Validate prioritization
Review the remediation roadmap to ensure the highest-priority items are those with the greatest regulatory risk and the nearest compliance deadlines. Adjust if necessary.
Example Output
Example Compliance Matrix Row
| Requirement | ClaimBot | FraudDetect | DocSummarizer | Evidence |
|-------------|----------|-------------|---------------|----------|
| EU AI Act Art. 15(4) — Resilience against attempts by unauthorized third parties to exploit vulnerabilities | Non-compliant | Partially compliant | N/A (limited risk) | No adversarial testing has been conducted on ClaimBot. FraudDetect has undergone basic adversarial robustness testing but not against LLM-specific attack vectors. |Example Gap Finding
## GAP-007: No Adversarial Testing Program for High-Risk AI Systems
**Framework:** EU AI Act Article 15(4); NIST AI RMF Measure 2.7; ISO 42001 A.6.2.5
**Systems:** ClaimBot (Critical), FraudDetect (High)

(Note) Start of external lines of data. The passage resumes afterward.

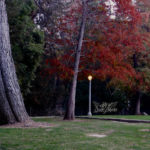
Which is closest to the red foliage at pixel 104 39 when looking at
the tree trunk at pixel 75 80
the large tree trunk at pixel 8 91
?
the tree trunk at pixel 75 80

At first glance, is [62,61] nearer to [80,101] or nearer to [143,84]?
[143,84]

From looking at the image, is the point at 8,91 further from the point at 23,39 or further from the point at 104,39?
the point at 104,39

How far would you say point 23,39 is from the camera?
1828 centimetres

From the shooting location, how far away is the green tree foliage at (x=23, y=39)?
1751cm

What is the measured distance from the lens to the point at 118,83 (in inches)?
962

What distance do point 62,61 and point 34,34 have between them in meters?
2.83

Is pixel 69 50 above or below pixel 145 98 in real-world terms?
above

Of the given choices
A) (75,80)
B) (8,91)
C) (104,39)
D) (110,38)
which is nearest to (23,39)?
(75,80)

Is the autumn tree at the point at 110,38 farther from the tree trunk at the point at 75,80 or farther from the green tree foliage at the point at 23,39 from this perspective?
the green tree foliage at the point at 23,39

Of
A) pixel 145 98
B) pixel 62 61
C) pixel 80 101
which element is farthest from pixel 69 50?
pixel 145 98

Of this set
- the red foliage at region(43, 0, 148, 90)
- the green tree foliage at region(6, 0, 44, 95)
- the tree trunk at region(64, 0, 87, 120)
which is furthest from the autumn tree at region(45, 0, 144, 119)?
the green tree foliage at region(6, 0, 44, 95)

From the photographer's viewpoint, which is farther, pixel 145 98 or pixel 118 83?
pixel 145 98

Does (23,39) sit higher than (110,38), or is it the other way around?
(110,38)

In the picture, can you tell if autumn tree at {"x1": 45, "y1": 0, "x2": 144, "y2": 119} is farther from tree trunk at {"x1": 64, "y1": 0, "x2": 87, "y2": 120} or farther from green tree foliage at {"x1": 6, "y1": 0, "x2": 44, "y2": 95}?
green tree foliage at {"x1": 6, "y1": 0, "x2": 44, "y2": 95}
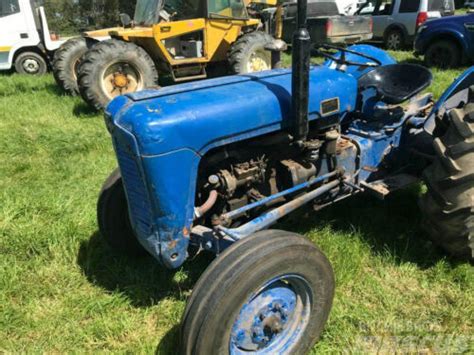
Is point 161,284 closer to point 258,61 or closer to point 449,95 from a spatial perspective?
point 449,95

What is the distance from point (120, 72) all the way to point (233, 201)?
15.8 feet

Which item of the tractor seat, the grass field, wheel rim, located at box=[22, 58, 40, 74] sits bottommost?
the grass field

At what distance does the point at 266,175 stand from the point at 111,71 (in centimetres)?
475

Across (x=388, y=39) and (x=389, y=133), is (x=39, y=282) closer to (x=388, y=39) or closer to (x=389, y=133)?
(x=389, y=133)

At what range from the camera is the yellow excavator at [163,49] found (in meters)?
6.38

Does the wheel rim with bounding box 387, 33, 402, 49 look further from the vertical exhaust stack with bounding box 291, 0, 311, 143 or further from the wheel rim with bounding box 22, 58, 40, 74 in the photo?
the vertical exhaust stack with bounding box 291, 0, 311, 143

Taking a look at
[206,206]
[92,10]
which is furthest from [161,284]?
[92,10]

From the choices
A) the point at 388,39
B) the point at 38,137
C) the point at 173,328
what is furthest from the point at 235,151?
the point at 388,39

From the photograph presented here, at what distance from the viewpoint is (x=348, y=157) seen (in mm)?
2744

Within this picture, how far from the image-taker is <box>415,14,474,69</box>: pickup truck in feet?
27.0

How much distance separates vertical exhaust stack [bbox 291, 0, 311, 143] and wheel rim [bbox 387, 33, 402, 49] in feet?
35.4

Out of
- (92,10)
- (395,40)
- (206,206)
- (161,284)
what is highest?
(92,10)

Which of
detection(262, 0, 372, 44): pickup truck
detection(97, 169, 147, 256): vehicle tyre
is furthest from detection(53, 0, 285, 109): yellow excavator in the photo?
detection(97, 169, 147, 256): vehicle tyre

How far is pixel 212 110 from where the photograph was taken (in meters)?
2.09
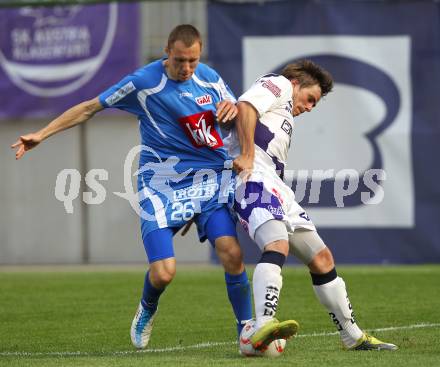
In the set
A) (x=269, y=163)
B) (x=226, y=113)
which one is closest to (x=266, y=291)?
(x=269, y=163)

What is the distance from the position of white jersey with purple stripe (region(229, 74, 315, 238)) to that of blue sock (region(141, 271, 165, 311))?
A: 933 millimetres

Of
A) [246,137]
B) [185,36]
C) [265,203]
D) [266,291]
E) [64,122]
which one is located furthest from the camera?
[64,122]

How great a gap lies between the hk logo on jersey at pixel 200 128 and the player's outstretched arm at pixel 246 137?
755 millimetres

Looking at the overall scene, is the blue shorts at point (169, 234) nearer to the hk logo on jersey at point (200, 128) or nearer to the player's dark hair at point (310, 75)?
the hk logo on jersey at point (200, 128)

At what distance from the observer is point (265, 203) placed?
7090 mm

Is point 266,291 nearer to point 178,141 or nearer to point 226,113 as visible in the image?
point 226,113

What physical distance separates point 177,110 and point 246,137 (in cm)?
95

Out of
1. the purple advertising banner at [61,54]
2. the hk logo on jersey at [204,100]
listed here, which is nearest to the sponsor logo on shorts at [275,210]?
the hk logo on jersey at [204,100]

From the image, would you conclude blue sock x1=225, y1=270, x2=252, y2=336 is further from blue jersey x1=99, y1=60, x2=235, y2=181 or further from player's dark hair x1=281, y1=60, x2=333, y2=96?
player's dark hair x1=281, y1=60, x2=333, y2=96

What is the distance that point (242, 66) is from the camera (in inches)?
579

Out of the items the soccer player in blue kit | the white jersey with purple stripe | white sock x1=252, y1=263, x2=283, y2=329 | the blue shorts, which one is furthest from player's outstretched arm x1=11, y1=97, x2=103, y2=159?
white sock x1=252, y1=263, x2=283, y2=329

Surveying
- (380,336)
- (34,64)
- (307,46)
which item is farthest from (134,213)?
(380,336)

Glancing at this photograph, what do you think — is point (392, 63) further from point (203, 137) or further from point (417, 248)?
point (203, 137)

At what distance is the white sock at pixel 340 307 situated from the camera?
7230 mm
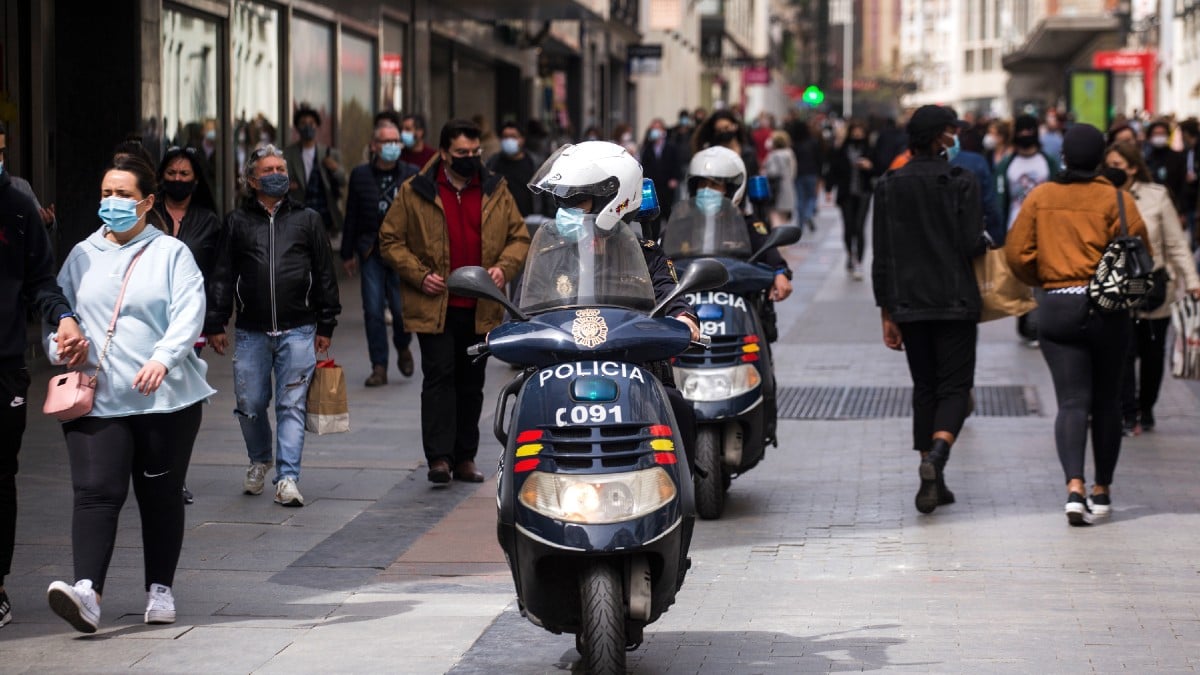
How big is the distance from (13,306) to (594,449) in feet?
7.47

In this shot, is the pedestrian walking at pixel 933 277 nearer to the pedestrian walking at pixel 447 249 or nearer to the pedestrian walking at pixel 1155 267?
the pedestrian walking at pixel 1155 267

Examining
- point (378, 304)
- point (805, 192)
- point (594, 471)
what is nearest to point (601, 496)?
point (594, 471)

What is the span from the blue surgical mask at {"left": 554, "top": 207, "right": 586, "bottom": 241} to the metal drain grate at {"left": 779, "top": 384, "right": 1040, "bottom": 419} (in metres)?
6.41

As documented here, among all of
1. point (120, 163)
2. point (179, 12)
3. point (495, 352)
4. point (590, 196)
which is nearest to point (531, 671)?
point (495, 352)

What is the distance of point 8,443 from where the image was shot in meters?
6.74

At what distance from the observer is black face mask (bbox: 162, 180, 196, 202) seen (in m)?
8.96

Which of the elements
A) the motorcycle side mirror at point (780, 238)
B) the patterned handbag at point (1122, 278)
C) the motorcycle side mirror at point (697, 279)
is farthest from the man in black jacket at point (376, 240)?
the motorcycle side mirror at point (697, 279)

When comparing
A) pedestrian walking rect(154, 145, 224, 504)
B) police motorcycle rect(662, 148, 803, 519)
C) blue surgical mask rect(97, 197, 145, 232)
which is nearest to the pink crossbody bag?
blue surgical mask rect(97, 197, 145, 232)

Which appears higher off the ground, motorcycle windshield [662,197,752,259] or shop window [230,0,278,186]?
shop window [230,0,278,186]

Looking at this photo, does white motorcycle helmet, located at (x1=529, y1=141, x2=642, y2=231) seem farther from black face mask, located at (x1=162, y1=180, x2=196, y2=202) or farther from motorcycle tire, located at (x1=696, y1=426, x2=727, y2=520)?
black face mask, located at (x1=162, y1=180, x2=196, y2=202)

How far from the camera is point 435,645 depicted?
6.46m

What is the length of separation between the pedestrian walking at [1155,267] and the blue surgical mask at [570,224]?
14.4 ft

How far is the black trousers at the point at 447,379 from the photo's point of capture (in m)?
9.62

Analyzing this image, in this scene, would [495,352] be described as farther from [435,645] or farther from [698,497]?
[698,497]
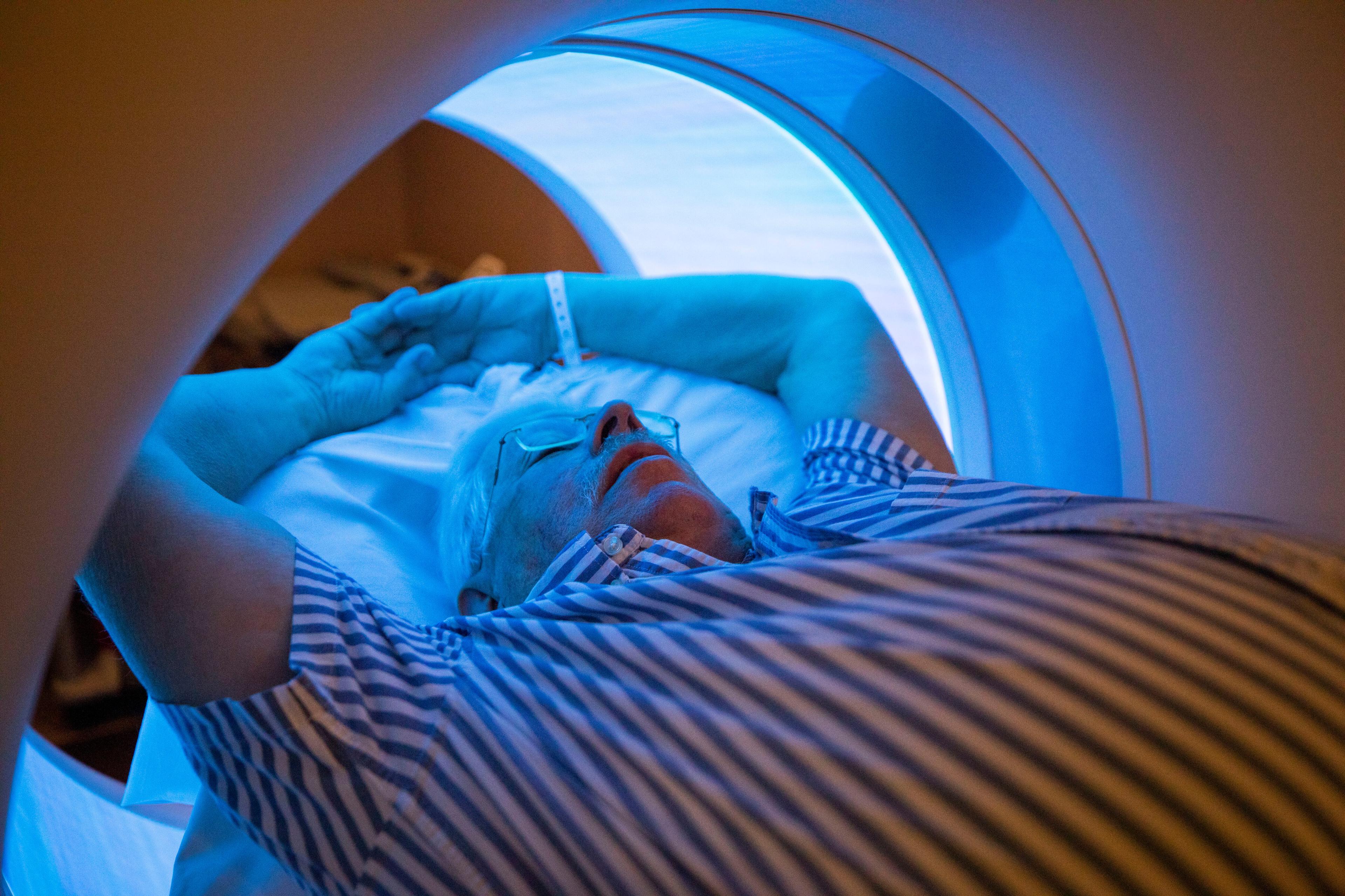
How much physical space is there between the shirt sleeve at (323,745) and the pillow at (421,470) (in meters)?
0.39

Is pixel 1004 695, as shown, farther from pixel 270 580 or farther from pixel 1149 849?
pixel 270 580

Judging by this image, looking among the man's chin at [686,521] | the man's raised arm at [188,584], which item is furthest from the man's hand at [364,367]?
the man's chin at [686,521]

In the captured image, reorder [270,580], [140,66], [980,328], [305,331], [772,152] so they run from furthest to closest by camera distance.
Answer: [305,331] → [772,152] → [980,328] → [270,580] → [140,66]

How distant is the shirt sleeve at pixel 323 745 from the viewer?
1.86ft

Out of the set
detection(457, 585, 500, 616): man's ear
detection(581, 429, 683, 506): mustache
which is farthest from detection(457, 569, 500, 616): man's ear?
detection(581, 429, 683, 506): mustache

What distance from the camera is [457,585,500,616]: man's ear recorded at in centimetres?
106

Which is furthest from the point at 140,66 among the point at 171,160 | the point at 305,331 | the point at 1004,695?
the point at 305,331

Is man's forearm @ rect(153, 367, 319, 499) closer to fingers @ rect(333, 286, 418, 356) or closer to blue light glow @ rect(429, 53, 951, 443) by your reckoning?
fingers @ rect(333, 286, 418, 356)

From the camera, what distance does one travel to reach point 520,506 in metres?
1.04

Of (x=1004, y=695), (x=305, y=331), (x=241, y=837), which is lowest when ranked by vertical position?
(x=241, y=837)

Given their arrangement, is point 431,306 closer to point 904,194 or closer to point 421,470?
point 421,470

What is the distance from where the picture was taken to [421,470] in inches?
51.5

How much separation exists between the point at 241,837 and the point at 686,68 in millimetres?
1167

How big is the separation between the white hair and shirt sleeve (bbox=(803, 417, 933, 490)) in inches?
14.9
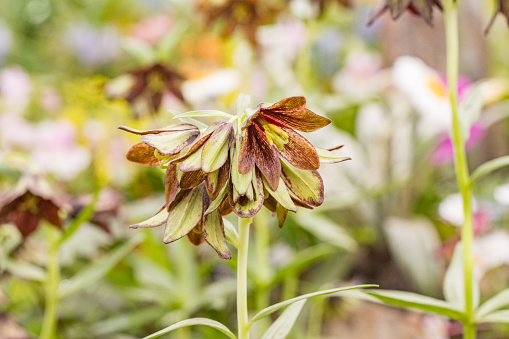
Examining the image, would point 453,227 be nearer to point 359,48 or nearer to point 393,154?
point 393,154

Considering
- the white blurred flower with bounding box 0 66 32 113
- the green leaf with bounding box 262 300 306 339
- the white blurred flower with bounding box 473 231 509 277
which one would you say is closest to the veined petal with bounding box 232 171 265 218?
the green leaf with bounding box 262 300 306 339

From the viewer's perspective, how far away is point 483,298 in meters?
1.00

**Current State:** Non-compliant
### Description
NovaCare has not conducted adversarial testing (red teaming) on either
of its high-risk AI systems. ClaimBot has experienced two prompt injection
incidents in production but no systematic security assessment has been
performed. FraudDetect has undergone standard ML robustness testing
(adversarial examples on tabular data) but has not been assessed for
AI-specific vulnerabilities related to its decision pipeline.
### Regulatory Risk
The EU AI Act requires that high-risk AI systems are resilient against
"attempts by unauthorized third parties to exploit system vulnerabilities"
(Art. 15(4)). Failure to demonstrate adversarial testing may result in
non-conformity during conformity assessment, blocking market access or
triggering enforcement action. Maximum administrative fine: up to
EUR 15,000,000 or 3% of annual worldwide turnover.
### Recommendation
1. Engage a qualified AI red team to conduct a comprehensive security
assessment of ClaimBot covering OWASP Top 10 for LLMs categories
2. Extend FraudDetect's robustness testing to include pipeline-level
attacks (data poisoning, model evasion, explanation manipulation)
3. Establish a recurring adversarial testing program (quarterly for
high-risk systems) and document results for conformity assessment
**Effort Estimate:** 3-4 weeks for initial assessments, ongoing quarterly
**Priority:** Critical — EU AI Act enforcement deadline approachingHints
Under the EU AI Act, why does a health insurance chatbot that influences claim decisions require adversarial testing, while an internal document summarization tool may not?